1930年代、ジョージとレニーは流浪の旅をしながら、畑仕事で金を得ています。彼らはいつか共同経営の牧場を購入するのが夢。しかし、レニーは大男でありながらも知恵が若干遅れており、あらゆる行き場で問題を起こしてしまいます。ジョージはそれでも決して見捨てることなく、共に旅を続けたのです。
新しい職場でさまざまな労働者に出会うふたり。レニーはその愚鈍さからバカにされることが多くとも、ジョージは彼を庇いながら仕事をしていました。
「労働者」のすすけた感性や、ねたみなどが描かれており、とにかく金がほしいと貪欲である様子がよくわかります。そこにレニーのようなタイプが入れば、必ず問題が起きるでしょう。
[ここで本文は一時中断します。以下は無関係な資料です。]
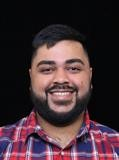 Hashir Qureshi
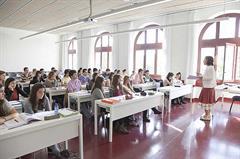 Campus Bilbao - Aulas DBS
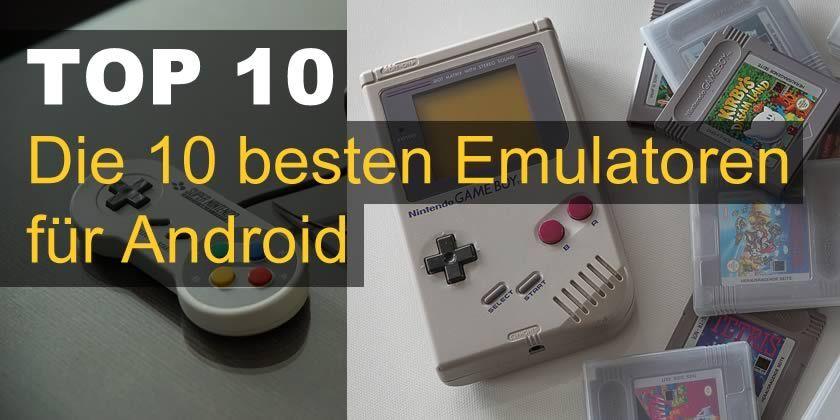 Gute Spiele Für Android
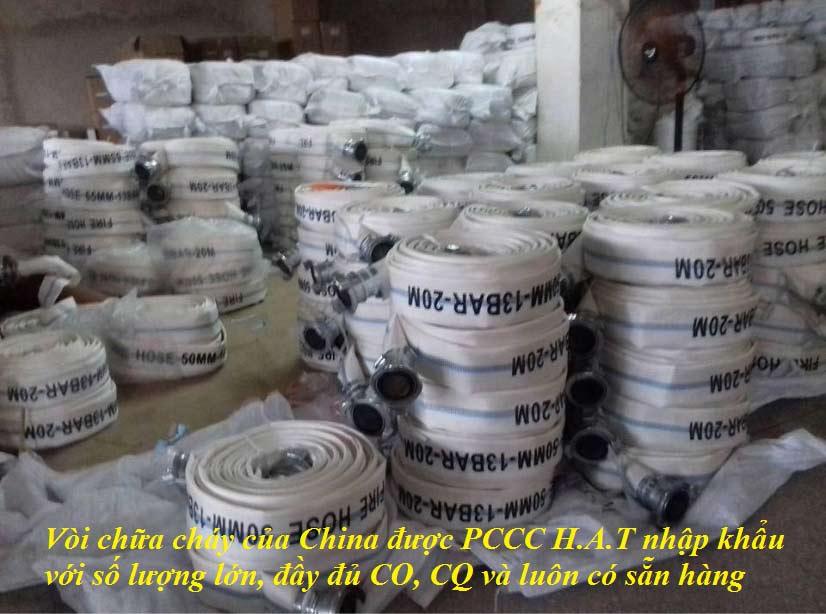 Cuộn vòi chữa cháy Trung QuốcD65 10Bar 30M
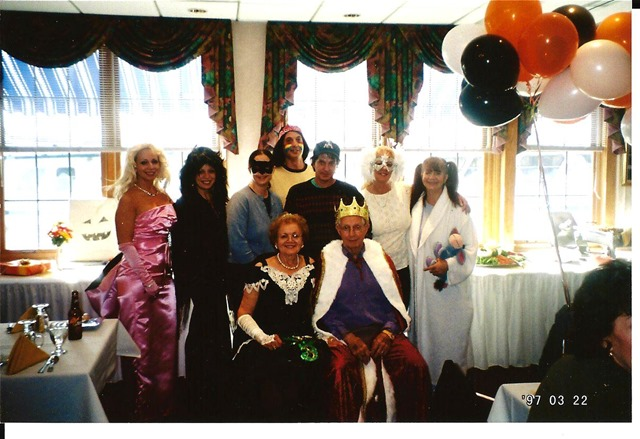 Bob BD Halloween 2004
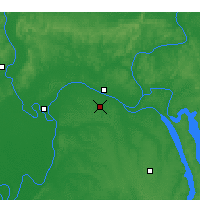 Nearby Forecast Locations - Paducah - Map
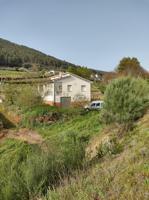 Casa En venta en Quiroga photo 0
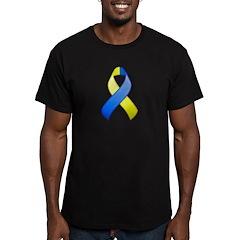 Blue and Yellow Awareness Ribbon T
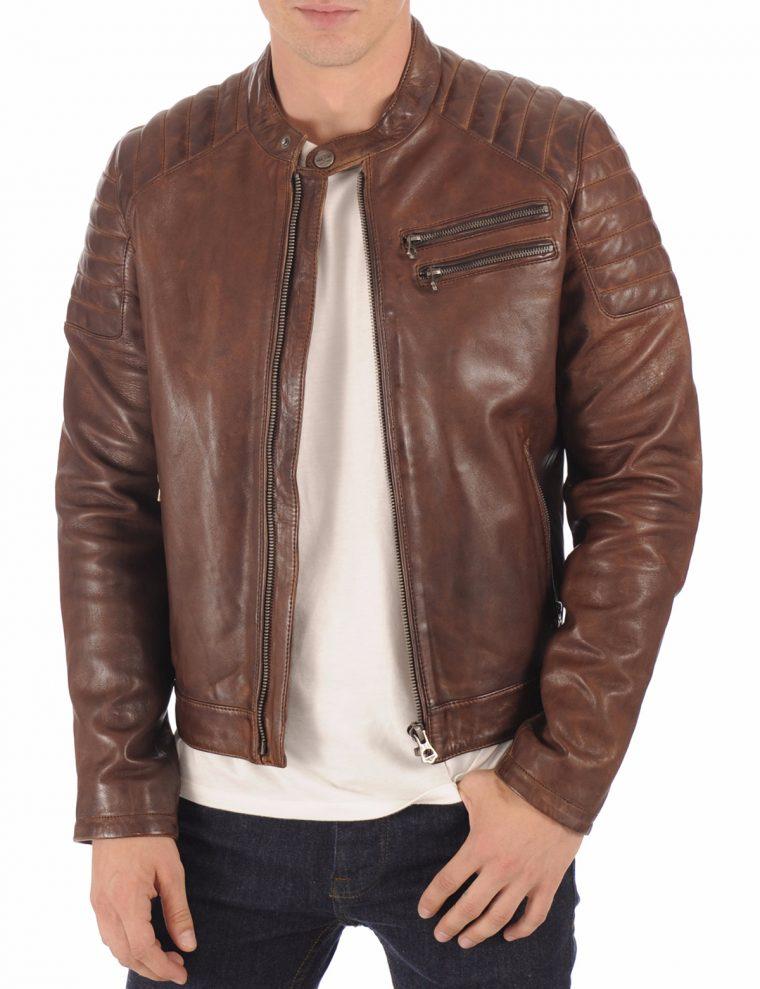 FASN491-Amazing-Brown-Biker-Leather-Jacket-For-Men-Featured-1-3-1-1-1-1.jpg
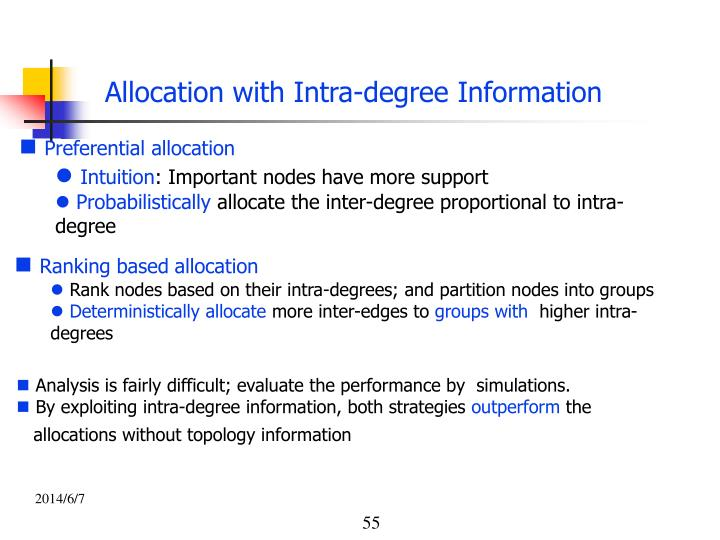 Allocation with Intra-degree Information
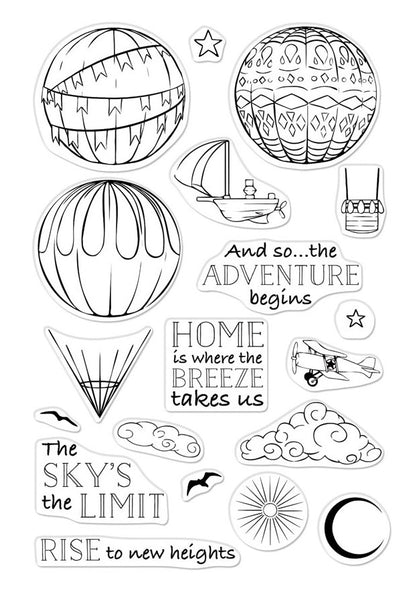 SKY'S THE LIMIT BALLOONS CM325- Hero Arts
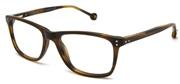"""Seleccione el menú """"COMPRAR"""" si desea comprar unas gafas de Hally e Son o seleccione la herramienta """"ZOOM"""" si desea ampliar la foto HS591V-03."""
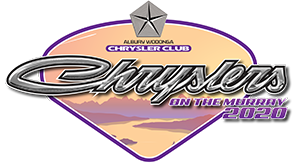 Chrysler ALbury logo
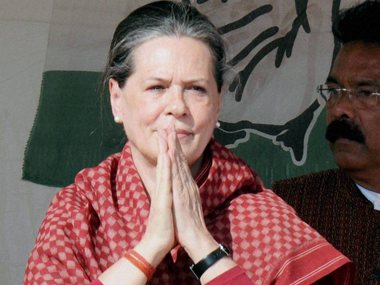 Sonia Gandhi discharged from hospital advised rest and further treatment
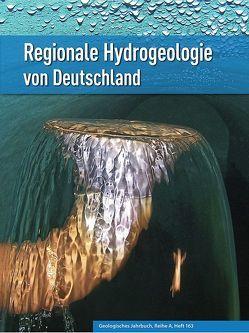 Regionale Hydrogeologie von Deutschland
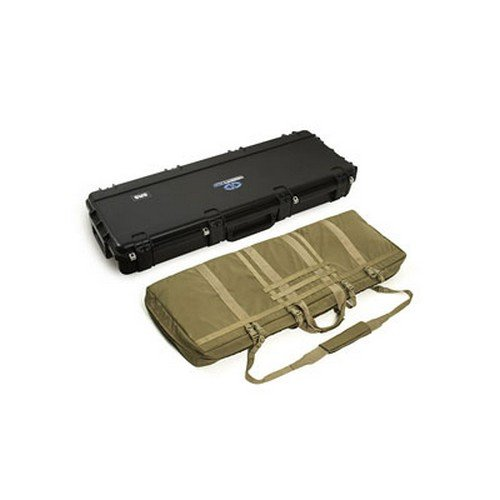 DESERT Dt Sirs Hard/Soft Case Combo Gun Stock Accessories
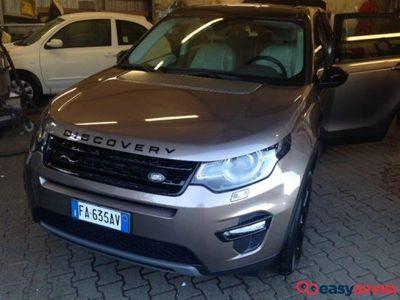 usata Land Rover Discovery Sport 2.2 SD4 SE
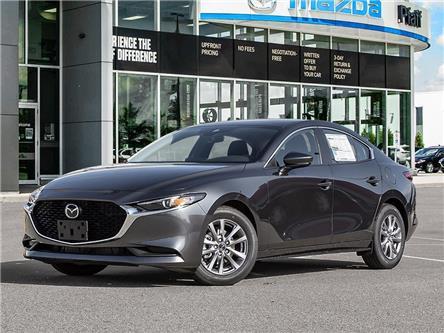 2020 Mazda Mazda3 GS (Stk: LM9605) in London - Image 1 of 23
しかし彼らも夢がありながら、人に使われているという悲しい面々であることが描かれています。
大男のレニーは可愛い動物が好き。しかし力がある彼は、いつもハツカネズミを握り殺してしまうのです。それと同じように、ジョージに思いを寄せる娘をレニーはうっかり殺してしまいます。
農場にいられなくなったジョージは、始末は自分の手でつけると言い、レニーのもとへ銃を手にしながら訪れます。
レニーの純粋さは時に人を傷つけてしまうのです。純粋さが生きていくこと自体、とても難しいことになったアメリカ。労働者が邪魔だと思えば、レニーは死ぬしかないという現実が、非常に胸に刺さります。
労働者たちの苦労とレニーの心の美しさが魅力の作品です。